Флуоресцентный аптасенсор на основе оксида графена для обнаружения включения CCRF-CEM

Фон

Лейкоз - агрессивное и распространенное злокачественное гематологическое заболевание, представляющее угрозу для выживания и здоровья человека, особенно детей и подростков [1, 2]. Он влияет не только на нормальные кроветворные клетки организма, но и на костный мозг, а также на иммунную систему [3,4,5]. Поэтому ранняя диагностика лейкемии для лечения и улучшения качества жизни пациентов имеет важное значение. В настоящее время обычно используемым методом выявления лейкемии является взятие клеток периферической крови и костного мозга, после чего проводится множество видов анализов [6], включая морфологию клеток, цитохимию [7,8,9], иммунофенотип [10, 11], иммуногистохимический анализ. [12, 13] и проточная цитометрия на основе аптамеров [14, 15]. Эти методы могут обнаруживать лейкозные клетки, но у них все еще есть много недостатков, таких как высокая стоимость, низкая чувствительность и сложность. Поэтому очень срочно найти недорогой, высокочувствительный и простой метод выявления лейкемии.
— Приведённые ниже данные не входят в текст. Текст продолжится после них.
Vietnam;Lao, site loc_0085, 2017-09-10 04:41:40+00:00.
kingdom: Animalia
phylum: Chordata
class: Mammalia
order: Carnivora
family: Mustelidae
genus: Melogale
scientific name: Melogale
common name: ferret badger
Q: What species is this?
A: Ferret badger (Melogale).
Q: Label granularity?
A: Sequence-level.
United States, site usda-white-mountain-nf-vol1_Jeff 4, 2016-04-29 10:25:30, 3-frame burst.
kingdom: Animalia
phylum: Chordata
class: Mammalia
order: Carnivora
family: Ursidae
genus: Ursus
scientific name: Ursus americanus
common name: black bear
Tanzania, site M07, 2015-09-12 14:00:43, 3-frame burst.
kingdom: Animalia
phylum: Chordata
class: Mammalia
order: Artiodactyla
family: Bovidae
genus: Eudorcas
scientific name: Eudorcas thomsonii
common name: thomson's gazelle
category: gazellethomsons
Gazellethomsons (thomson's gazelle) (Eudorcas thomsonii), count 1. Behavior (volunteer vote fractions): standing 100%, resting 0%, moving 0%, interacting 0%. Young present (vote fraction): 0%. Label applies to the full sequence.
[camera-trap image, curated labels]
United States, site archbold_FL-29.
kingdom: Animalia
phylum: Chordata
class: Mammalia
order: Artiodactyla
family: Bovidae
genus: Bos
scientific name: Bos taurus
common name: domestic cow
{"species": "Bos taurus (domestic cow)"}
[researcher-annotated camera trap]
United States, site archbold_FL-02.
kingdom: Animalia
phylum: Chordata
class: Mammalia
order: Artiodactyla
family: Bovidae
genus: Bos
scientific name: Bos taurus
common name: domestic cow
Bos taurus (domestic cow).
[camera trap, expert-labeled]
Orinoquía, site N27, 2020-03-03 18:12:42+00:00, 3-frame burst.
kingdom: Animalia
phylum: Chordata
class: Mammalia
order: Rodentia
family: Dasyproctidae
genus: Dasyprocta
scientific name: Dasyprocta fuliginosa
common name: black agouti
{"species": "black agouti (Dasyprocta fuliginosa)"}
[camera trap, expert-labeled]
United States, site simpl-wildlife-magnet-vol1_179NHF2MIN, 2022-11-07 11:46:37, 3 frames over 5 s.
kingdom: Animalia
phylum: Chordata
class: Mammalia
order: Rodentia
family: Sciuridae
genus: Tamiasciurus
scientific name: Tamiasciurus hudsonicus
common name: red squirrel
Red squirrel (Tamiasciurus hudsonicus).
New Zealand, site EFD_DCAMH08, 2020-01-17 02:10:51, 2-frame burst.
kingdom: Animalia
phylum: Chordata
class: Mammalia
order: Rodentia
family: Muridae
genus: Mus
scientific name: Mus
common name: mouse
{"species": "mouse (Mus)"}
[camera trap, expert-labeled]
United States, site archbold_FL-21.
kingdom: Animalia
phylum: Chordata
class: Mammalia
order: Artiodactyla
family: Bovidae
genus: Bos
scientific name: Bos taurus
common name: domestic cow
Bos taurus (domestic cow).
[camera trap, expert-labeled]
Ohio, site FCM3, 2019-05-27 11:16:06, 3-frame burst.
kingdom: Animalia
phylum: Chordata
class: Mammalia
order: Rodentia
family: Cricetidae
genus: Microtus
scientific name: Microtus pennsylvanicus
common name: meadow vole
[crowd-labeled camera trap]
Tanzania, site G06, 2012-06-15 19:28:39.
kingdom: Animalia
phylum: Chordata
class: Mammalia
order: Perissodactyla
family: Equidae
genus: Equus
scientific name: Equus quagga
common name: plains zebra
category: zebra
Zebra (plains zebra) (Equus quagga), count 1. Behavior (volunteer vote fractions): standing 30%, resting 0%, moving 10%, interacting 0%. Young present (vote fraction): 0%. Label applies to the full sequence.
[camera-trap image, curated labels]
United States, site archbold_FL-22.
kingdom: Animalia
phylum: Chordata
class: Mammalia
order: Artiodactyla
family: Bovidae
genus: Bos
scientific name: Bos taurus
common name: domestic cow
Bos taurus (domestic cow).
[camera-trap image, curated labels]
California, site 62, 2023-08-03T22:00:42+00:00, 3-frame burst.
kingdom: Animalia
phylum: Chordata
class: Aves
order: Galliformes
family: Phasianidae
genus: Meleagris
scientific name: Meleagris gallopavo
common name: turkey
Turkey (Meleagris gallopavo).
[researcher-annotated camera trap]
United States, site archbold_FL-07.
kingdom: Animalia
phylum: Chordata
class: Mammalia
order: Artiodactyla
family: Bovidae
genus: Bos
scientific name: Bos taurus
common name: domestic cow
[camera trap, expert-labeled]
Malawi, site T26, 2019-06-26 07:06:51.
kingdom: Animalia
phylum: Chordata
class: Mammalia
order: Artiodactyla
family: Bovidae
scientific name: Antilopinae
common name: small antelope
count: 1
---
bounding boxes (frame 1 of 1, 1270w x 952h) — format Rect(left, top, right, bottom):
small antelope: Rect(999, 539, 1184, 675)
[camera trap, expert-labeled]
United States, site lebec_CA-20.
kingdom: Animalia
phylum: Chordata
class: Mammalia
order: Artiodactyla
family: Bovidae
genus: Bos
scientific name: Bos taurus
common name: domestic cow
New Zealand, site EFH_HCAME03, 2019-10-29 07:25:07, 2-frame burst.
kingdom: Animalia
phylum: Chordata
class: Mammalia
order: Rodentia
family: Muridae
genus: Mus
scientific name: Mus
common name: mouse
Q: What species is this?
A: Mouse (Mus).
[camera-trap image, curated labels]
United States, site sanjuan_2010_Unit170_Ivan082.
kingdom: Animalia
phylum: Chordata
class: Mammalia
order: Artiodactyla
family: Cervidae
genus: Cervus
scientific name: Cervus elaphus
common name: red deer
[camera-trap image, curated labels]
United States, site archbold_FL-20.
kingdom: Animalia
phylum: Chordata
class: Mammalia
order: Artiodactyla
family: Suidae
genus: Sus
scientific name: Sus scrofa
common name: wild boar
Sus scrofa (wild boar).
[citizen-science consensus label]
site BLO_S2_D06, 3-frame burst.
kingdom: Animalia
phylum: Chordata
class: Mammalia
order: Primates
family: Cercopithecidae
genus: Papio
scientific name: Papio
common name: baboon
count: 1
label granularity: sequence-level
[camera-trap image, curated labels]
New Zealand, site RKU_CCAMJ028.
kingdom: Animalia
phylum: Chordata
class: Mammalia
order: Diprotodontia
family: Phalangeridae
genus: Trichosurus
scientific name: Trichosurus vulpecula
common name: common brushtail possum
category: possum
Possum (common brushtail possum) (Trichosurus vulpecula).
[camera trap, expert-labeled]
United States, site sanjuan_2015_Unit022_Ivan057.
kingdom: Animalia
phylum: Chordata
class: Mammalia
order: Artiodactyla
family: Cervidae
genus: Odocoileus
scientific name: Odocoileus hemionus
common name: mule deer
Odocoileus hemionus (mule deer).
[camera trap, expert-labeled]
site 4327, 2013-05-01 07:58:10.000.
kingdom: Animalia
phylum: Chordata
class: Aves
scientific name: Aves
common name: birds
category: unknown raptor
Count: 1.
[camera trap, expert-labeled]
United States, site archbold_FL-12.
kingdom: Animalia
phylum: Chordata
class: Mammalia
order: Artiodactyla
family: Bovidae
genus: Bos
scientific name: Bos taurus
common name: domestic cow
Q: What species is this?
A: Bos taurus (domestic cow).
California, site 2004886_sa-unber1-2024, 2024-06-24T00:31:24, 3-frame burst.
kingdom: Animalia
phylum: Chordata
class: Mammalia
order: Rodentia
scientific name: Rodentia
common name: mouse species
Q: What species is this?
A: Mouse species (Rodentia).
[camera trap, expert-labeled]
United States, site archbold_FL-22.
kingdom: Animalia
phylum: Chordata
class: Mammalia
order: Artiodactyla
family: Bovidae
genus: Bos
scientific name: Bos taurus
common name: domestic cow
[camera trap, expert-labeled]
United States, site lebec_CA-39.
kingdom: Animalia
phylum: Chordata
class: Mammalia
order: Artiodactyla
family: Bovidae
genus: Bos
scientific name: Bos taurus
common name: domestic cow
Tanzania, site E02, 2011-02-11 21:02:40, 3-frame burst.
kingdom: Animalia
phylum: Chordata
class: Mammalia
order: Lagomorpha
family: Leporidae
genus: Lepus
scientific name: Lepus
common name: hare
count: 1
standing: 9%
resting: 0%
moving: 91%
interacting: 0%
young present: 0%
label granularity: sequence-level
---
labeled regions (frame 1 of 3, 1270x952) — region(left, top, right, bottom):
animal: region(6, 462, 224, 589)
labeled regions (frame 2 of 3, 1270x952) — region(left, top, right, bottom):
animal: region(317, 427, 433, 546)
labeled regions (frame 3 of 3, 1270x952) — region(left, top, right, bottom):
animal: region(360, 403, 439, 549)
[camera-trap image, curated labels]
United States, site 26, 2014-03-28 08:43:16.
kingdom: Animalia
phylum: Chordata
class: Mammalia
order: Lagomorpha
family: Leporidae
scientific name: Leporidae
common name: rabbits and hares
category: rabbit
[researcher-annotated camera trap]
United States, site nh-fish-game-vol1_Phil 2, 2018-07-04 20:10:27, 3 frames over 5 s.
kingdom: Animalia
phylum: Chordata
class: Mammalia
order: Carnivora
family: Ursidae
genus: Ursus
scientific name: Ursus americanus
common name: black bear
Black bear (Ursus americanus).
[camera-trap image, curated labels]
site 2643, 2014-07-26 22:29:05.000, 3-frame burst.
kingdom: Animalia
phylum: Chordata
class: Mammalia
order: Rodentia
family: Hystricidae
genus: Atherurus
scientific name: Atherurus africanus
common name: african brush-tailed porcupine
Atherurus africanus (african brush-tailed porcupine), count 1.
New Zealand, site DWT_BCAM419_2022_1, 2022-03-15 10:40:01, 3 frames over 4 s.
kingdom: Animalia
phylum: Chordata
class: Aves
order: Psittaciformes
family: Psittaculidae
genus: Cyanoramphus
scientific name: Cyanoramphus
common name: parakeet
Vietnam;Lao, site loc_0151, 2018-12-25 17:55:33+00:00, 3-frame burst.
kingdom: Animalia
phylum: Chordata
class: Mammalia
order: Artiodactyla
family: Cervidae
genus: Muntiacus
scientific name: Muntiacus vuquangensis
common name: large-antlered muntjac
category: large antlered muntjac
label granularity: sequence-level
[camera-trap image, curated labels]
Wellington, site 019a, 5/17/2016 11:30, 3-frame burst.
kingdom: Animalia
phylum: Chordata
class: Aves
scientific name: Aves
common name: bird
Аптамеры, которые представляют собой короткую одноцепочечную ДНК (оцДНК) или РНК, были проверены in vitro скринингом систематической эволюции лигандов путем экспоненциального обогащения (SELEX) [16, 17]. Основываясь на специальных третичных структурах, аптамеры обладают высокой аффинностью связывания и высокой специфичностью с мишенями, включая небольшие органические молекулы, белки и даже клетки [18,19,20]. Более того, аптамеры также легко синтезируются и модифицируются, поэтому они широко используются в качестве зондов для обнаружения рака [21]. Функционализированные наноматериалы на основе аптамеров для обнаружения рака также являются горячими точками в последние годы [22, 23], такие как квантовые точки и наночастицы кремнезема [24].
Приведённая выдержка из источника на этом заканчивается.